DATASET:
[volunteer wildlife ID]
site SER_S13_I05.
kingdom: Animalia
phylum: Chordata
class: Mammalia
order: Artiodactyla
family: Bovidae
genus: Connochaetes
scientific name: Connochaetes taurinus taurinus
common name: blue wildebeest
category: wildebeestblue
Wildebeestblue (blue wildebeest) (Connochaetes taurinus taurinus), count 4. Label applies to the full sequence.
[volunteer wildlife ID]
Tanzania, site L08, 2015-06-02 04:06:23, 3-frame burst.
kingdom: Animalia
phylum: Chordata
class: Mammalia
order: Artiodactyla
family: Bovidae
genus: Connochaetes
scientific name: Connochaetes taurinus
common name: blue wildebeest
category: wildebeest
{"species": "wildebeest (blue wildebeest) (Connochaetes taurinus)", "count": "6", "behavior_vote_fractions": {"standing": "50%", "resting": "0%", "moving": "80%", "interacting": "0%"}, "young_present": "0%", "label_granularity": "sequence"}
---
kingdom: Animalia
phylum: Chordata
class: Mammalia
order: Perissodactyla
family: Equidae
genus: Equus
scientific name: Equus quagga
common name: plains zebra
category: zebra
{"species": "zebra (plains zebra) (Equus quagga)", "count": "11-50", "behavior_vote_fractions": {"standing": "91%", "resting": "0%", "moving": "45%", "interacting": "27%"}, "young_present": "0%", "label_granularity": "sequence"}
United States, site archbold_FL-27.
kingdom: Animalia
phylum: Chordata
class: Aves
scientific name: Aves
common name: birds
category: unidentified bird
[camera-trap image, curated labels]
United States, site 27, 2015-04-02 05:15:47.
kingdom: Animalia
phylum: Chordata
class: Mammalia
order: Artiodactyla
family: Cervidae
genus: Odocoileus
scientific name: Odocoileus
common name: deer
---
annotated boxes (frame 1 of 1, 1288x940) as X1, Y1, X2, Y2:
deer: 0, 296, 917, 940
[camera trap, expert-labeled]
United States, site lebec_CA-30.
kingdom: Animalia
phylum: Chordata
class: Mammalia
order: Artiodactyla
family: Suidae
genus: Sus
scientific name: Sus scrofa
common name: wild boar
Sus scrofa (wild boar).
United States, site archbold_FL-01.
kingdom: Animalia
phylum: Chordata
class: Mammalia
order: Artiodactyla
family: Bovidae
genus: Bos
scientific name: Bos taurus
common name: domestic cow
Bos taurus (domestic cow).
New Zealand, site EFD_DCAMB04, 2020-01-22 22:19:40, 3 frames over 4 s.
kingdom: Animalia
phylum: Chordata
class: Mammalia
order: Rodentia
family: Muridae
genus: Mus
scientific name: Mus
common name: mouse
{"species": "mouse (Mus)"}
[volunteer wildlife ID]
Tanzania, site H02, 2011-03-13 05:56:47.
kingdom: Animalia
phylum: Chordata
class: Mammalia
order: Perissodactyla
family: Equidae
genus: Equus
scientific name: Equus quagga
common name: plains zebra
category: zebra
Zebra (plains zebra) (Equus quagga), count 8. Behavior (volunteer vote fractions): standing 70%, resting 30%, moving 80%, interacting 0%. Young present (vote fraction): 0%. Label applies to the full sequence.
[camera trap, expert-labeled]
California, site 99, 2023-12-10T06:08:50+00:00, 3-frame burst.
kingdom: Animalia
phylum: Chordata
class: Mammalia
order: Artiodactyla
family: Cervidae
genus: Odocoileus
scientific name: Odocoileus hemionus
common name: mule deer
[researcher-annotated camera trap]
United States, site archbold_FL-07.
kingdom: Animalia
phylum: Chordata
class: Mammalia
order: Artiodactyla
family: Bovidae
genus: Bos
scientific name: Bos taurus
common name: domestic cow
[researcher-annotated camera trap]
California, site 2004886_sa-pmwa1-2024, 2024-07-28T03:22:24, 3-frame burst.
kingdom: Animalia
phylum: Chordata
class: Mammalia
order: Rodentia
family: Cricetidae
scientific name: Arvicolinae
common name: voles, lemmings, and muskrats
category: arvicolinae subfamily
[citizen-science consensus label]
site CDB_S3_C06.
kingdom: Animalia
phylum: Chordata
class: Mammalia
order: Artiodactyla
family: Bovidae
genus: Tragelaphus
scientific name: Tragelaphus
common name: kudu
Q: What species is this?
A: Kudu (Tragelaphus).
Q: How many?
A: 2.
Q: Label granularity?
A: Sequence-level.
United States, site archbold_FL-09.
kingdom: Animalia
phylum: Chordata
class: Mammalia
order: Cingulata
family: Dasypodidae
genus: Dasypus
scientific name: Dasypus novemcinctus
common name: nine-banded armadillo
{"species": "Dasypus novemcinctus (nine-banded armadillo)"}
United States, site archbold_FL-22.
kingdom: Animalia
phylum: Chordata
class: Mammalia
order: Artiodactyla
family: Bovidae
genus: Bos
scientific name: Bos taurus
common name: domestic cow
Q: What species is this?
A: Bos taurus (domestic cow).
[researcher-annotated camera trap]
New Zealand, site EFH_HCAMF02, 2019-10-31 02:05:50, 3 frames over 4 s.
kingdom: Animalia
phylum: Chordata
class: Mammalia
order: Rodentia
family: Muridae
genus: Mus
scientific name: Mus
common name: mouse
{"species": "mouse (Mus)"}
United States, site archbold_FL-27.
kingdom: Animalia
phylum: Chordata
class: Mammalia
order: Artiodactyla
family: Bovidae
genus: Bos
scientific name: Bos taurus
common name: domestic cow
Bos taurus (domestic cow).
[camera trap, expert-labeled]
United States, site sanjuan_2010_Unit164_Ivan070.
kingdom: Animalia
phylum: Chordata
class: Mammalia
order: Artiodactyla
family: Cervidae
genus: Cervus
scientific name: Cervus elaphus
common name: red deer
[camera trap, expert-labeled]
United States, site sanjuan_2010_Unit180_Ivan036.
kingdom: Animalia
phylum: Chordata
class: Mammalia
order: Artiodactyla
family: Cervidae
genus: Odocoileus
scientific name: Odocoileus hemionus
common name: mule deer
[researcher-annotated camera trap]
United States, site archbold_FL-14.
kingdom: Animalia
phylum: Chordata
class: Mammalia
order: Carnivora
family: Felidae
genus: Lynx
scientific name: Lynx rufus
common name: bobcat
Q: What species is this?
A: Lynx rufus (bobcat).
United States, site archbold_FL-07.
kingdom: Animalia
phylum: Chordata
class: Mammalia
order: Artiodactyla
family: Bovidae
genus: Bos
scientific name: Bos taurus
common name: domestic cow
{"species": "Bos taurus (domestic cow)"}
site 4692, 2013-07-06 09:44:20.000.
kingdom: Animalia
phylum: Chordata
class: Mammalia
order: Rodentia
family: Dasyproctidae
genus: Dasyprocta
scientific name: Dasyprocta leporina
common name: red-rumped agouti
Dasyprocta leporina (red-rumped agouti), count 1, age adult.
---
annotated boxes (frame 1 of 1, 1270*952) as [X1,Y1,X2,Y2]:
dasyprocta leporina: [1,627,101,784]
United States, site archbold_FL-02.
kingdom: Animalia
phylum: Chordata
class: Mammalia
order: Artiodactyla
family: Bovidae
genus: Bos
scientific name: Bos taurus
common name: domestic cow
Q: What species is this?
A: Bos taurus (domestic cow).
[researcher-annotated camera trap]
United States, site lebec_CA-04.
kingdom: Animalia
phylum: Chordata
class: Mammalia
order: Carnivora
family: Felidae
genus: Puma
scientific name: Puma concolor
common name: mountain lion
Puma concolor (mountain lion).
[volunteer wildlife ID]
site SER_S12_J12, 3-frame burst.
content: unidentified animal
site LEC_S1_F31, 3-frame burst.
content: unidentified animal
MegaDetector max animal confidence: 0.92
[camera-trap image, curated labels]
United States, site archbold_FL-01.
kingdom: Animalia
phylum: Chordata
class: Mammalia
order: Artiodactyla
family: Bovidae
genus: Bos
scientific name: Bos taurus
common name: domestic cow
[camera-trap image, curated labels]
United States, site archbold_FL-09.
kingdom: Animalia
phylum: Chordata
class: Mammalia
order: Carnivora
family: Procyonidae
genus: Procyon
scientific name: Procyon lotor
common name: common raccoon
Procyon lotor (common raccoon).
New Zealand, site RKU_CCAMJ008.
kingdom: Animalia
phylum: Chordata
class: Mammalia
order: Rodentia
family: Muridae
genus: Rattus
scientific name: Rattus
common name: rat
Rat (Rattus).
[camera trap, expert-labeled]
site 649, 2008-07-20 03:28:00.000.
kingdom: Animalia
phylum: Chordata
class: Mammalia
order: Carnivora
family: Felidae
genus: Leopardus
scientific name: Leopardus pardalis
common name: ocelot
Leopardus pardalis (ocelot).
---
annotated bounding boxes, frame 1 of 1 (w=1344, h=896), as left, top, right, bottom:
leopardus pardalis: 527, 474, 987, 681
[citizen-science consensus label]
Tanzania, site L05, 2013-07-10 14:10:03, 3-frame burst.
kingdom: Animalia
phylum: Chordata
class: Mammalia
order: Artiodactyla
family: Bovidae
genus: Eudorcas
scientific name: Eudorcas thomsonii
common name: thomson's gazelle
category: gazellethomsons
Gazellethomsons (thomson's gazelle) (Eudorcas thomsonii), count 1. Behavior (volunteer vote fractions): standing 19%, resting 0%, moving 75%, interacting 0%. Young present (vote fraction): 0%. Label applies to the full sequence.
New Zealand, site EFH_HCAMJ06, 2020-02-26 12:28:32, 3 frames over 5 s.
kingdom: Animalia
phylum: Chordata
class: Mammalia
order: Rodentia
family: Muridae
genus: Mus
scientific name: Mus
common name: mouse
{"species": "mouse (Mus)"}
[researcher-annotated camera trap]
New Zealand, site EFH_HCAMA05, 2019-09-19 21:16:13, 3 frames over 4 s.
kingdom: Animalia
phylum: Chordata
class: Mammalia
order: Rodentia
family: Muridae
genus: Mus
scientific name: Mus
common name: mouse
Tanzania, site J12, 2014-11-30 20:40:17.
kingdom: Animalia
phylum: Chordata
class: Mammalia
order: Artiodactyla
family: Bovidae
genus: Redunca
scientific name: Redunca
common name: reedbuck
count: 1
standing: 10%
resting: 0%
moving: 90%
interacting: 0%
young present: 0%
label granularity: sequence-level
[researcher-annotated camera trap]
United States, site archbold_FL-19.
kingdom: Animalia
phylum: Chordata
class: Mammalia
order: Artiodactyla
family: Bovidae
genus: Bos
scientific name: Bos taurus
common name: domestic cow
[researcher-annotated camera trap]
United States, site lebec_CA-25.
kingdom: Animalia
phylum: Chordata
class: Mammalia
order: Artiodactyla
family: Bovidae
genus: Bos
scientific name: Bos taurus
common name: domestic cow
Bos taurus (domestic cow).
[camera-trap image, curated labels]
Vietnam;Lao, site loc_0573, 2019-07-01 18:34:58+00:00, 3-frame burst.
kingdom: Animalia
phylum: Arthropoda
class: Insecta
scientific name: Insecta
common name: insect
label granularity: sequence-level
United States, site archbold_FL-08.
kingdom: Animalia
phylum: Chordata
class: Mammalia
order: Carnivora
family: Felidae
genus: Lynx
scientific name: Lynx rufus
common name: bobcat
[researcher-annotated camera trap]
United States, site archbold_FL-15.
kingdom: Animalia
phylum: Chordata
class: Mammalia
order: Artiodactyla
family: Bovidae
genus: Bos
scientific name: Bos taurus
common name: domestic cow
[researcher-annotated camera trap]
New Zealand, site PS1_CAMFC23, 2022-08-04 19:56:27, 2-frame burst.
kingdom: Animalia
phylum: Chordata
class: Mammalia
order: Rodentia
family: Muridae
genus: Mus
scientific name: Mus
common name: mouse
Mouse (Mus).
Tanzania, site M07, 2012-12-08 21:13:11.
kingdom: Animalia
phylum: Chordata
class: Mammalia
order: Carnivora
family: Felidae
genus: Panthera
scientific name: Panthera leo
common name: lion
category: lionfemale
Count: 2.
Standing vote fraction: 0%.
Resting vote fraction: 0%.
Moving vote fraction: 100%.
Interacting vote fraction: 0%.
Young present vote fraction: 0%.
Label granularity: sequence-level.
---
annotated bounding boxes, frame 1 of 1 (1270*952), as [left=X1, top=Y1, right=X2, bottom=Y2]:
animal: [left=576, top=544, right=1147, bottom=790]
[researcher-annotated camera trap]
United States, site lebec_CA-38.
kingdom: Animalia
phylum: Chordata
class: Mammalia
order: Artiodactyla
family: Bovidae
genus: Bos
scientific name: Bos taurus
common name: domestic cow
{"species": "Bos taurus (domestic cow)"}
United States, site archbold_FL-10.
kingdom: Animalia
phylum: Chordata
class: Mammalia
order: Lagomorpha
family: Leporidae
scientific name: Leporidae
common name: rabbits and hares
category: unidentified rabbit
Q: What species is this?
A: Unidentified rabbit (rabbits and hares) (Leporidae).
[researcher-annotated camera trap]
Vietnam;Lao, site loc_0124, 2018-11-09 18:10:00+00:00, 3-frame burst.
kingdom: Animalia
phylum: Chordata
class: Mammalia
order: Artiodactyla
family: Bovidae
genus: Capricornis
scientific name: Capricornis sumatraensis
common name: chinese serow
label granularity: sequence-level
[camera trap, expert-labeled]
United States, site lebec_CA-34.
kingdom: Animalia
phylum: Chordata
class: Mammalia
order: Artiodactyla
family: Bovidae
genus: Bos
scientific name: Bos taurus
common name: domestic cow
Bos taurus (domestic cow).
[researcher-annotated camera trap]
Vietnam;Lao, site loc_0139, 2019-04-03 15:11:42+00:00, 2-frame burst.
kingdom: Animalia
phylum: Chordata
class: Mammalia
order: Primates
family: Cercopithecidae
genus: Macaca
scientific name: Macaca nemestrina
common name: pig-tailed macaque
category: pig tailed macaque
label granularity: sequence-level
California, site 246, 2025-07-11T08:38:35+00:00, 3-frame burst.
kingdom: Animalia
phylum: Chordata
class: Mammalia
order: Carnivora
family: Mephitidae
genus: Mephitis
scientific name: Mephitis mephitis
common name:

TASK ITEM:
Where the data above reaches the line holding "scientific name: Tragelaphus", begin printing, and stop after the line holding "genus: Dasypus". Each line must be reproduced exactly, with nothing else added.

ANSWER AREA:
scientific name: Tragelaphus
common name: kudu
Q: What species is this?
A: Kudu (Tragelaphus).
Q: How many?
A: 2.
Q: Label granularity?
A: Sequence-level.
United States, site archbold_FL-09.
kingdom: Animalia
phylum: Chordata
class: Mammalia
order: Cingulata
family: Dasypodidae
genus: Dasypus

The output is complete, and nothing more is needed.